May 20, 2013

Harry Potter Magic Coming True in Science

Re-growing bones comes in handy when you are a wizard who has just broken your arm playing in an aggressive match of Quidditch. It also comes in handy when a magical teacher accidentally vaporizes the bones. While most people don’t blink an eye at the magic in J.K. Rowling’s Harry Potter series, most wouldn’t expect science to mimic it. And that’s where they’d be wrong.

Researchers with the Eindhoven University of Technology have found a way to mimic the formation process of bone—in other words, they may have a way to grow bone. The team will be publishing a paper in December 2010 in Nature Materials that will explain more about the research process.

When bone develops in the body, it is the formation of calcium phosphate growing inside collagen. The collagen fibers control the process and direct bone, while biomolecules play a different role in development. By studying this process using tools, such as an electron microscope, the team has been able to learn more about the process and develop its own method to recreate it. The electron microscope has a high enough resolution to see individual atoms.
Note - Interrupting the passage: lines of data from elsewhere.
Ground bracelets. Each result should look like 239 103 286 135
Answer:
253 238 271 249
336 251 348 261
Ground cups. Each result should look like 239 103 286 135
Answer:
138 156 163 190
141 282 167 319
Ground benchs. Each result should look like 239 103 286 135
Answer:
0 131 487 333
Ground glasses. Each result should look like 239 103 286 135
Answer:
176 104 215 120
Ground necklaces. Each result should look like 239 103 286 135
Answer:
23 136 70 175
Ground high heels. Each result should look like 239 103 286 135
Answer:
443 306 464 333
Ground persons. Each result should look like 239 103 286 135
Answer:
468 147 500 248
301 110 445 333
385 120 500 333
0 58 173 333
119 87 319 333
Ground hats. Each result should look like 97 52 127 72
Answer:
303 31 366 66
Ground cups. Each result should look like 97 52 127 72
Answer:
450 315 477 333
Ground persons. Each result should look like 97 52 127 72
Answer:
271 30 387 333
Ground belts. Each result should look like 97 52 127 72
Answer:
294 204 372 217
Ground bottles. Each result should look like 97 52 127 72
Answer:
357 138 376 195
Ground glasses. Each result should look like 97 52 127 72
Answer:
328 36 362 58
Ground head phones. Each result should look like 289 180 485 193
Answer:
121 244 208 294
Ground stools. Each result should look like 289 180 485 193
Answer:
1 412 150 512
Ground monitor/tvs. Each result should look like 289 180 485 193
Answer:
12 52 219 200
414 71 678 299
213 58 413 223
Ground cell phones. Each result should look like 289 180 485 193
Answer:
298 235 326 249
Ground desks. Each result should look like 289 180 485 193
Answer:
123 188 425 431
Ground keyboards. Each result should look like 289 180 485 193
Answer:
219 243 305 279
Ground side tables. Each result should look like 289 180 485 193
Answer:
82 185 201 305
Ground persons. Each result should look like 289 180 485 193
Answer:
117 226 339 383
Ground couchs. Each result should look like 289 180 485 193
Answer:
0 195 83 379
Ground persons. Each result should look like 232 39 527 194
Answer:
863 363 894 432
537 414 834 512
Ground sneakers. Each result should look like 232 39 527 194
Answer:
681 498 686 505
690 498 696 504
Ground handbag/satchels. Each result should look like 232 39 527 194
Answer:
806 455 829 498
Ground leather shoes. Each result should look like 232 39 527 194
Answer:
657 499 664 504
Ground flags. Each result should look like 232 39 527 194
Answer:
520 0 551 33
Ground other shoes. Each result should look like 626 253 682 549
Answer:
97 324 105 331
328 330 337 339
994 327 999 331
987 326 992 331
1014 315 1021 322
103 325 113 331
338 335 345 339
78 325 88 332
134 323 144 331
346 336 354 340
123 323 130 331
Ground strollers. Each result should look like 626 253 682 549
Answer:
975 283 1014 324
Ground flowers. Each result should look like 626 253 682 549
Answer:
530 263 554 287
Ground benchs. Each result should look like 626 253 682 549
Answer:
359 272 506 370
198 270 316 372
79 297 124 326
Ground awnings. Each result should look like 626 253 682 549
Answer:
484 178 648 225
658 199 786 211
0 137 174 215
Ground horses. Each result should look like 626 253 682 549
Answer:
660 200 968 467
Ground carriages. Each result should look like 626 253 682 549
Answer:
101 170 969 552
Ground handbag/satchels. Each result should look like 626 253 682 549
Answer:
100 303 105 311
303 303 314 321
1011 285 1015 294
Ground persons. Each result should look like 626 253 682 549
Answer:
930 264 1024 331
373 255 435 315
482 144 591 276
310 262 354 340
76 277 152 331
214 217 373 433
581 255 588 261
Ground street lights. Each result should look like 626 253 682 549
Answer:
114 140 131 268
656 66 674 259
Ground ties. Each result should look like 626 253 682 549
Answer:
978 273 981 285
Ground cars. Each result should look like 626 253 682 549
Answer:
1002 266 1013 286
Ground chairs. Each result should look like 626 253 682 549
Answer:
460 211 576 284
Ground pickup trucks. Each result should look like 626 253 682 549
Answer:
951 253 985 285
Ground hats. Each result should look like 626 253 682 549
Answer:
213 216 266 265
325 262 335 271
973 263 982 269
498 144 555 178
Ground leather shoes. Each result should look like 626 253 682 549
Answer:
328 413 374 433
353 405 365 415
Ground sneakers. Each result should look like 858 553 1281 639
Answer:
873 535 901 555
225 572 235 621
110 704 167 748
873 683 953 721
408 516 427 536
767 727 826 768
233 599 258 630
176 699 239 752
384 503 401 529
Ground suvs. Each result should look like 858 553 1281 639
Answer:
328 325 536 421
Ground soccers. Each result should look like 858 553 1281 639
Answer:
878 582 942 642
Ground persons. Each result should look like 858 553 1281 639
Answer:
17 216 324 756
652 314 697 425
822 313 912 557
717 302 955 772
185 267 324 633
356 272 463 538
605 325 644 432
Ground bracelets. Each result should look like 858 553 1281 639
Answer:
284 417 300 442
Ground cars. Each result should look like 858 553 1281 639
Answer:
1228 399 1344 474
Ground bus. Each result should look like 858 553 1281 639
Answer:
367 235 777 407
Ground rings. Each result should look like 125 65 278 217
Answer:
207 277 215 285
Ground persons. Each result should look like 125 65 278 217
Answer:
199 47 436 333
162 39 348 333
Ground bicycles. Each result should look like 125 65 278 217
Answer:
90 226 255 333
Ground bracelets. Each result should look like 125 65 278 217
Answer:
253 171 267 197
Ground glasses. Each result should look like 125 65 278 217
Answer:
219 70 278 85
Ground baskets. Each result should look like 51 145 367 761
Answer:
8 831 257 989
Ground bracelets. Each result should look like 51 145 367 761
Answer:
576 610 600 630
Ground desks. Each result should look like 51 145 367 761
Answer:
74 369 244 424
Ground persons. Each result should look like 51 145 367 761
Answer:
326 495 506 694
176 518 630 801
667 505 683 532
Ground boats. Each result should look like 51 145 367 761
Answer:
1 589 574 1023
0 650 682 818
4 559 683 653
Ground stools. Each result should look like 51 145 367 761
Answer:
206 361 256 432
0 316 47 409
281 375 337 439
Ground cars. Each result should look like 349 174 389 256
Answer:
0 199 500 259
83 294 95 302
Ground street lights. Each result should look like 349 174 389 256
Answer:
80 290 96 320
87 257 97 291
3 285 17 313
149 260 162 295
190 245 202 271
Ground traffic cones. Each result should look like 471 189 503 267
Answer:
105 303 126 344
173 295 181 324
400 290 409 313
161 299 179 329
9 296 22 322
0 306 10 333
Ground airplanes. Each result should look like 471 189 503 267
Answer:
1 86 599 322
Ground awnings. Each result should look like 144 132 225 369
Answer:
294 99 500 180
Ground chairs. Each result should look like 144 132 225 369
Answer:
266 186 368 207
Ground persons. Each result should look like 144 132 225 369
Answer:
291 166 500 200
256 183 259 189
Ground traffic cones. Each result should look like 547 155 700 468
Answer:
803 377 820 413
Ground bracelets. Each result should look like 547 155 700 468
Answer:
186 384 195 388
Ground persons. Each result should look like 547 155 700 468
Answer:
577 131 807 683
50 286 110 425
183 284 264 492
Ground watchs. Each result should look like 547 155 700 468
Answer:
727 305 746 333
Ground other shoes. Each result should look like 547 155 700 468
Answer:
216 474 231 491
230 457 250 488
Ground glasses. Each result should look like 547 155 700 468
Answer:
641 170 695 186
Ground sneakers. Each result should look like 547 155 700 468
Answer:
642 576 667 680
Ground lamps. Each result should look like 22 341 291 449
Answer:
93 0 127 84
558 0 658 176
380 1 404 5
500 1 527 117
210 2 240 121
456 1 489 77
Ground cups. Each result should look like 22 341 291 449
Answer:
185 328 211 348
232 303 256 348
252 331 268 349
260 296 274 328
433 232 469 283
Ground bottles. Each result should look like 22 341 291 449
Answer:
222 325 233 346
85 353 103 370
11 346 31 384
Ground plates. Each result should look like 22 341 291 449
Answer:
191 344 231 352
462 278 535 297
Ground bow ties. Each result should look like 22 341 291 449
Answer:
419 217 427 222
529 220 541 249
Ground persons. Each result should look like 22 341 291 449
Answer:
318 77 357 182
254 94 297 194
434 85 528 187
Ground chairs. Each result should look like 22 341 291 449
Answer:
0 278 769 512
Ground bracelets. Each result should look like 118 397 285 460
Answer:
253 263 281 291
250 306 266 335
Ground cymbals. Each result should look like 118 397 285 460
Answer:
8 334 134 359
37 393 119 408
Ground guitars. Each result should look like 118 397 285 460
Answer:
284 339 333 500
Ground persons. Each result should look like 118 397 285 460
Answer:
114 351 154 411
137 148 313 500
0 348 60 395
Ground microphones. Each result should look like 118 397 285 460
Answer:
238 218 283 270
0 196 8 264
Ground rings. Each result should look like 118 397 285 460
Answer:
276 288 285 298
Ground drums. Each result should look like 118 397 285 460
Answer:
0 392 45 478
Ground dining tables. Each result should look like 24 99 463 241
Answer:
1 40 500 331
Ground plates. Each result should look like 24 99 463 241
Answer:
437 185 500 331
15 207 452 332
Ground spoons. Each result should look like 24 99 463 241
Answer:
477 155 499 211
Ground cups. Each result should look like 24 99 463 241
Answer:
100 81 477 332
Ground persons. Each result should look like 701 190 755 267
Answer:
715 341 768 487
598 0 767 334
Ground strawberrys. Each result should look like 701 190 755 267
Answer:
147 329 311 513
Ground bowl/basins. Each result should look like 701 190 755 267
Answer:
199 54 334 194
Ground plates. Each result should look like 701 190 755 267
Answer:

While the research from this team, led by Dr. Nico Sommerdijk, is able to mimic the body’s process, the team itself will not be following the project into production. It passed that torch onto an Italian-based research institution, which is already using the process to begin creating bone implants. Sommerdijk team’s will continue to pursue its current course of research and expand it to determine whether they can make other kinds of materials using the same process.

There’s no doubt the process is a bit more complicated than drinking a magical portion, but for many, bone implants could be its form of magic, courtesy of science and research teams like Sommerdijk’s.